(Stored items)
━━━━━━━━━━━━━━━━
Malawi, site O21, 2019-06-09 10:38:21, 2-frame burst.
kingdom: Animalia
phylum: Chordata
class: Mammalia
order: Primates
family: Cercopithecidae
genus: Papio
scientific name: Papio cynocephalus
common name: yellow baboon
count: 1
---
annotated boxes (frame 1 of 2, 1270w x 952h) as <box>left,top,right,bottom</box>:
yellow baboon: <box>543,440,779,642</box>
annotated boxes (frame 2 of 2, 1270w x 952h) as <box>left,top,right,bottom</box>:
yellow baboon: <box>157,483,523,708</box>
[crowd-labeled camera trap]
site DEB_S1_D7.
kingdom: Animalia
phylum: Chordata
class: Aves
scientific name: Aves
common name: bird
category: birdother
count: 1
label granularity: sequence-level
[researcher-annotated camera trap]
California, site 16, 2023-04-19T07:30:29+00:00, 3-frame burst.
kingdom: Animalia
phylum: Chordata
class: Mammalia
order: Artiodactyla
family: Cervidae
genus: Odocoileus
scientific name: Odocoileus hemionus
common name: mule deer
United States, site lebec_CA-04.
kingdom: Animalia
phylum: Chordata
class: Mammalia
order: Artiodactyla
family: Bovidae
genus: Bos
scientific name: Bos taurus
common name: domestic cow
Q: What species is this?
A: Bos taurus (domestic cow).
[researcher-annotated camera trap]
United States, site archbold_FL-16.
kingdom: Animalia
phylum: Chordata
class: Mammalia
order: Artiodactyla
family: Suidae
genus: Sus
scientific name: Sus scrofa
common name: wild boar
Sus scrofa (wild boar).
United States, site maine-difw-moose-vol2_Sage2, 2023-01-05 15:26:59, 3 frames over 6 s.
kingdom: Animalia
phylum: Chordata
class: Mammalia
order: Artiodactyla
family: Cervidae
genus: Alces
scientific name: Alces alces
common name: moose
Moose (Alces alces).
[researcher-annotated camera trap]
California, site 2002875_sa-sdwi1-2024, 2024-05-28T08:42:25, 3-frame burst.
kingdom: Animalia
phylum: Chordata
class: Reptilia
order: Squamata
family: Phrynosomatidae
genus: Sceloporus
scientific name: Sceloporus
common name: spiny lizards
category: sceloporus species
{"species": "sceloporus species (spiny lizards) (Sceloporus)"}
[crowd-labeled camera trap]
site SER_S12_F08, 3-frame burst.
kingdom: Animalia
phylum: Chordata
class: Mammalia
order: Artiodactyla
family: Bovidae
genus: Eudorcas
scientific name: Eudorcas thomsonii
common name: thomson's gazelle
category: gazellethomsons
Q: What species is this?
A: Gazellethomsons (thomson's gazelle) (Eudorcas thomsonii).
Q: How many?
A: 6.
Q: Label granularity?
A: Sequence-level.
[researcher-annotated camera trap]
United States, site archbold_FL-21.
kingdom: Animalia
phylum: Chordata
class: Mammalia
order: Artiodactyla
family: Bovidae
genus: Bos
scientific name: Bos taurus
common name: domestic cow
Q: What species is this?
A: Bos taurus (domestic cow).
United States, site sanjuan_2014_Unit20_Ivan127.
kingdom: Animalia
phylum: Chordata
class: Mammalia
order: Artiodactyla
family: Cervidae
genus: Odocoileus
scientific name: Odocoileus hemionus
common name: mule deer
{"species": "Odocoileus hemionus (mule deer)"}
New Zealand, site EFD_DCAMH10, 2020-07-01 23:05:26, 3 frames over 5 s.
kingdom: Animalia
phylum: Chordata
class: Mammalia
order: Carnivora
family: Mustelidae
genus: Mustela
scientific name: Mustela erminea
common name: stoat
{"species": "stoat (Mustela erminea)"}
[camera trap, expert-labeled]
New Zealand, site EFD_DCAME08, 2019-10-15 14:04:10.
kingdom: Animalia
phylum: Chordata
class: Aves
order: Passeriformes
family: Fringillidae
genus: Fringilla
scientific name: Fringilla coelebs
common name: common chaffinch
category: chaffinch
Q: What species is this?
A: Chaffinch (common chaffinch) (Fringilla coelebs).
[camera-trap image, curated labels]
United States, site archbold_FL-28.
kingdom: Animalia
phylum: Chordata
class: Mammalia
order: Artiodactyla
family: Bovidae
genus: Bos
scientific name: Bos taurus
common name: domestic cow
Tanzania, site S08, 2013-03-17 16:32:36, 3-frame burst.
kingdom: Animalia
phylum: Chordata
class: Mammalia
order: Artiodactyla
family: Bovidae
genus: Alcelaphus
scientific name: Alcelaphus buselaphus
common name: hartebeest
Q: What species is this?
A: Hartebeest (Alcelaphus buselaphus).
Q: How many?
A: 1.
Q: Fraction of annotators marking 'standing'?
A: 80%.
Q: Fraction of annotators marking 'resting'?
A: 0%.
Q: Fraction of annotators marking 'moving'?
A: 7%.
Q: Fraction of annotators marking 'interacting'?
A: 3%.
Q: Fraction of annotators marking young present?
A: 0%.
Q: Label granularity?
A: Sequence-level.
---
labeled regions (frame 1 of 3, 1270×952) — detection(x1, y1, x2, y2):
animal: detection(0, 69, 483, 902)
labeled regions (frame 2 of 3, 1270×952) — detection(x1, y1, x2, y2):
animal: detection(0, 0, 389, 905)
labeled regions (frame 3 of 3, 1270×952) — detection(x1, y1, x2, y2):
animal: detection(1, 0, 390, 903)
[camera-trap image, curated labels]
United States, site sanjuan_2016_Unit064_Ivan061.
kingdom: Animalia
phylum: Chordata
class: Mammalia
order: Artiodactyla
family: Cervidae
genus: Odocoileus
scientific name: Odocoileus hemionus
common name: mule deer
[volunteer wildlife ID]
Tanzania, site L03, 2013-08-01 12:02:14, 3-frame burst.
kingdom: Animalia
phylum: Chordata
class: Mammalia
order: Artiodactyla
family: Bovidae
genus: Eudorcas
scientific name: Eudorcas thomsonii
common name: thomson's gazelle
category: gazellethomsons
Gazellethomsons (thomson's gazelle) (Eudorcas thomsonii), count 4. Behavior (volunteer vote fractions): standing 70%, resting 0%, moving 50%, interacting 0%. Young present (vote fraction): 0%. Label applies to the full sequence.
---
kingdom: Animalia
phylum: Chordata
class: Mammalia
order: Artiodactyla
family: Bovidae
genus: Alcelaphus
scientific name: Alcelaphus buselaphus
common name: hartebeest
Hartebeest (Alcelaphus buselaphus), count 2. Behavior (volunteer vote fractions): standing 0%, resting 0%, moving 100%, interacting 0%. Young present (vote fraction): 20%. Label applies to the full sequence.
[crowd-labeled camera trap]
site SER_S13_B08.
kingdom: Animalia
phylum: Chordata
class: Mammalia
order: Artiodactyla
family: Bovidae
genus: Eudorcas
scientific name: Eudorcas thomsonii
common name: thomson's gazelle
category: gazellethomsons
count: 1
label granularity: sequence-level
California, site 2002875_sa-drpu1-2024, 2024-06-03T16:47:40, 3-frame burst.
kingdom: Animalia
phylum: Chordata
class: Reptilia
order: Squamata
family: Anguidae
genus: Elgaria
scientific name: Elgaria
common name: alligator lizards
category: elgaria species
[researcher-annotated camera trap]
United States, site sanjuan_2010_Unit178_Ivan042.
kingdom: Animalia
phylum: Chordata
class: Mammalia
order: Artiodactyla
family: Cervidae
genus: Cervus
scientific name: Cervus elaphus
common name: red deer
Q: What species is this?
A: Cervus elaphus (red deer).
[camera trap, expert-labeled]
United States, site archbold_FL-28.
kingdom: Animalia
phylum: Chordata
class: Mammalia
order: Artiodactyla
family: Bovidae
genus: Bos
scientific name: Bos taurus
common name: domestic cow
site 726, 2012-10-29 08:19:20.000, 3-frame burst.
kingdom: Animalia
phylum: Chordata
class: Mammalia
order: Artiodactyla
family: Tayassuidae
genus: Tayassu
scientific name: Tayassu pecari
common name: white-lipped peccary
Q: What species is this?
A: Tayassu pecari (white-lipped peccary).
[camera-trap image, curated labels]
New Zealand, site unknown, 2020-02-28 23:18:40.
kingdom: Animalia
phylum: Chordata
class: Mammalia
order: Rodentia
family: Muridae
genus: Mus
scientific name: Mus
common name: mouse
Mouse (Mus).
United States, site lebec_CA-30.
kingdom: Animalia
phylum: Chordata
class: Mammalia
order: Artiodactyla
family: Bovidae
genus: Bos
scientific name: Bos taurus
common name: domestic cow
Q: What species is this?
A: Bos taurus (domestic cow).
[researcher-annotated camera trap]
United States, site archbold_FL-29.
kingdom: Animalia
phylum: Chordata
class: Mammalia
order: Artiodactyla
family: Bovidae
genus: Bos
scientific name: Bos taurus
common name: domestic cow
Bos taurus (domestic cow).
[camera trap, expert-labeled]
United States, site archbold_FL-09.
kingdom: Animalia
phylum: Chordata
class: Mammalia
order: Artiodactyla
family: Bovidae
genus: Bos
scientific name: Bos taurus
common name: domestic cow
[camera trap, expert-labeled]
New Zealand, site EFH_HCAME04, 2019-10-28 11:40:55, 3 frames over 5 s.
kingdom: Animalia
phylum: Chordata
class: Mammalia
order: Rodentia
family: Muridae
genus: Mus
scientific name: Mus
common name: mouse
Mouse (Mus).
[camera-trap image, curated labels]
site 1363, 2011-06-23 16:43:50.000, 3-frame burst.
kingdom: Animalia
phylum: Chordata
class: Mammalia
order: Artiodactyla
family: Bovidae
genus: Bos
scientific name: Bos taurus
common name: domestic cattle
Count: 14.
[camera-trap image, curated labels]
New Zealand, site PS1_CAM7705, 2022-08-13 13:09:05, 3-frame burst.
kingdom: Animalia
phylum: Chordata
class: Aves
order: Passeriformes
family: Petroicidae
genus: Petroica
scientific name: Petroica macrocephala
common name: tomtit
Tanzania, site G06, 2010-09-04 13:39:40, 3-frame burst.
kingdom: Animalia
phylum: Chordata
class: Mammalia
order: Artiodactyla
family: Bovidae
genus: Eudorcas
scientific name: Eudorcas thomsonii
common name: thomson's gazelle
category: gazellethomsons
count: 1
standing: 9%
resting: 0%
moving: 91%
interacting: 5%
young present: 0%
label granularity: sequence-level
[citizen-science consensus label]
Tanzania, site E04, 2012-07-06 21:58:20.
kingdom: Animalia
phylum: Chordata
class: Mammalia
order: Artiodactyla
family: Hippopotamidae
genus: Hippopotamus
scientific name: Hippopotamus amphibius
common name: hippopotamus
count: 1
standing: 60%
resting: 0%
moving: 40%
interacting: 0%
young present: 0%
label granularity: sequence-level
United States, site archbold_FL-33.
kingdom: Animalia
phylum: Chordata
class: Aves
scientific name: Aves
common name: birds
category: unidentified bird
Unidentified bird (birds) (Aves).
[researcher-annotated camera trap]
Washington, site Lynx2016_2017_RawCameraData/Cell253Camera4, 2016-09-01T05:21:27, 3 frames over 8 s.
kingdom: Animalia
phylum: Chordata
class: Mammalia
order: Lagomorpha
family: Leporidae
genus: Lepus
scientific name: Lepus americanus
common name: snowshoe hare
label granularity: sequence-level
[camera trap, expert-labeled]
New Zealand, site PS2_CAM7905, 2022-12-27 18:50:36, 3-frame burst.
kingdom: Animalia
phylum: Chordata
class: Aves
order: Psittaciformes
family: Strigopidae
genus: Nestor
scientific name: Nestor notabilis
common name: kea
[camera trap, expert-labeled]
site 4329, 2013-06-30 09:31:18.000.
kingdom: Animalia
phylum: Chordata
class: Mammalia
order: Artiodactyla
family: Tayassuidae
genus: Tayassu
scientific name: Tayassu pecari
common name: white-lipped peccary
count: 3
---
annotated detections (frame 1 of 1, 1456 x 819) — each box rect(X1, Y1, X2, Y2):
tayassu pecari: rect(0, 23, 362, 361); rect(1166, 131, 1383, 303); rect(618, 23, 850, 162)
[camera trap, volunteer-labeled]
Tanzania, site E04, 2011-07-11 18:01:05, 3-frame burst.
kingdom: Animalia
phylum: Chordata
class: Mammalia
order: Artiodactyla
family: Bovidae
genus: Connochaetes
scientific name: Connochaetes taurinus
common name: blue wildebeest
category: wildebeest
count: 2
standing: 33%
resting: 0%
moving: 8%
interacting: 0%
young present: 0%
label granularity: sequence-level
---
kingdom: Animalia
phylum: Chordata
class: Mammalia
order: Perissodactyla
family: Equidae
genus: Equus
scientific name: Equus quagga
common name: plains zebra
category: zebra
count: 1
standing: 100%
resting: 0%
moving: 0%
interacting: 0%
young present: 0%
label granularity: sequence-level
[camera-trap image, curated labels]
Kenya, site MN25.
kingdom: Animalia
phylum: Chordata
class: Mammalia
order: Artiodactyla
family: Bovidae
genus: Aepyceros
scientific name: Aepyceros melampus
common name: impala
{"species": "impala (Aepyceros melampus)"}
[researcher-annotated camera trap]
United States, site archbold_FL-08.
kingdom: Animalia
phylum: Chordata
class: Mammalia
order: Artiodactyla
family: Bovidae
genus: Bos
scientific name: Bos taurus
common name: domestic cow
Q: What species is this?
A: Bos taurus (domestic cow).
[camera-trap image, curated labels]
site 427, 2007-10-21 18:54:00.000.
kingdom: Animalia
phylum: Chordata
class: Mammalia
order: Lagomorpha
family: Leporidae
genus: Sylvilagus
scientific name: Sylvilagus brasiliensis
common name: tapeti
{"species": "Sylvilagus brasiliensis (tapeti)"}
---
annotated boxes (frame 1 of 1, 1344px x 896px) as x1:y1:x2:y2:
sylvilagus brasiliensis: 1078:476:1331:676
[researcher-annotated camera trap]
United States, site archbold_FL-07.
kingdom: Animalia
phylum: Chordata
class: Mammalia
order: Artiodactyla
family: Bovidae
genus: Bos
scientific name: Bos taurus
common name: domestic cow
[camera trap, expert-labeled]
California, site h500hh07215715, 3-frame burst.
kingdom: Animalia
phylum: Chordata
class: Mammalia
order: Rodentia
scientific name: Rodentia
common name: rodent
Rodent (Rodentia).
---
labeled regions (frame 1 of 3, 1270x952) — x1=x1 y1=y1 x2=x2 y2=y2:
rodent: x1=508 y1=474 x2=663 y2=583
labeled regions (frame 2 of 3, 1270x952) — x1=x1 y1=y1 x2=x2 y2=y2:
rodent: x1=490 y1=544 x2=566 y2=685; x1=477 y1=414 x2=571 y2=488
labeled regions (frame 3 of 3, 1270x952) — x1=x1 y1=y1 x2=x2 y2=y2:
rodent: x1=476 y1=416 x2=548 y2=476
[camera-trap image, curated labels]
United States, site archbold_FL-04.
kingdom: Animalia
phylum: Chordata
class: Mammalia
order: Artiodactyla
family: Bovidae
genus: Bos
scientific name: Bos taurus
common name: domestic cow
━━━━━━━━━━━━━━━━
§ **Exercise goal**: Look above for the line holding "order: Psittaciformes" and the line holding "Kenya, site MN25.", then output exactly those two lines and every line between them, nothing more.

§ **Completed exercise**:
order: Psittaciformes
family: Strigopidae
genus: Nestor
scientific name: Nestor notabilis
common name: kea
[camera trap, expert-labeled]
site 4329, 2013-06-30 09:31:18.000.
kingdom: Animalia
phylum: Chordata
class: Mammalia
order: Artiodactyla
family: Tayassuidae
genus: Tayassu
scientific name: Tayassu pecari
common name: white-lipped peccary
count: 3
---
annotated detections (frame 1 of 1, 1456 x 819) — each box rect(X1, Y1, X2, Y2):
tayassu pecari: rect(0, 23, 362, 361); rect(1166, 131, 1383, 303); rect(618, 23, 850, 162)
[camera trap, volunteer-labeled]
Tanzania, site E04, 2011-07-11 18:01:05, 3-frame burst.
kingdom: Animalia
phylum: Chordata
class: Mammalia
order: Artiodactyla
family: Bovidae
genus: Connochaetes
scientific name: Connochaetes taurinus
common name: blue wildebeest
category: wildebeest
count: 2
standing: 33%
resting: 0%
moving: 8%
interacting: 0%
young present: 0%
label granularity: sequence-level
---
kingdom: Animalia
phylum: Chordata
class: Mammalia
order: Perissodactyla
family: Equidae
genus: Equus
scientific name: Equus quagga
common name: plains zebra
category: zebra
count: 1
standing: 100%
resting: 0%
moving: 0%
interacting: 0%
young present: 0%
label granularity: sequence-level
[camera-trap image, curated labels]
Kenya, site MN25.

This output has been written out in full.